As the plagues unfold, God defeats the gods of Egypt and ultimately shows himself as a real God and not Pharaoh. The Egyptians and the Hebrews witness and are immersed in the unfolding drama. The God who created the heavens and the earth that daily testify to his presence now takes on new dimensions. Moses speaks for him predicting the plagues and punishment of rejection of him. God is not just far away in the heavens but is involved in “good government” of his creation. God’s desire is liberation of his people to live in a “promised land” where they can freely worship under his guidelines that will be revealed. But God does not just zap us and make it happen. Growth is a process.
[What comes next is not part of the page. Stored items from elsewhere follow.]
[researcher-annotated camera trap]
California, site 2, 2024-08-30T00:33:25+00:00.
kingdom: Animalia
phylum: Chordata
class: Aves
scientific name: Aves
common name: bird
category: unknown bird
Why? God is revealing his character and God is forming people. So how does that apply to my life today? Relationships cannot be forced or dictated. The song goes “if I had never had trials, I’d never know what God can do.” It doesn’t make the troubles we go through fun or easy nor does it mean we have done something wrong. The Hebrews were not being punished for sins but were participants in an unfolding epic story that will be told for generations to come. I am challenged to ponder my story that will pass down to others. Perhaps the challenge today is to know the “I AM” better and to look for his hand working in our world. Perhaps the challenge is to reflect on how my story is forming. In either case, we are in the hands of a God who is working with the world around us and the powers that oppress us and he is working to form us into our best selves. Whew. Thank you.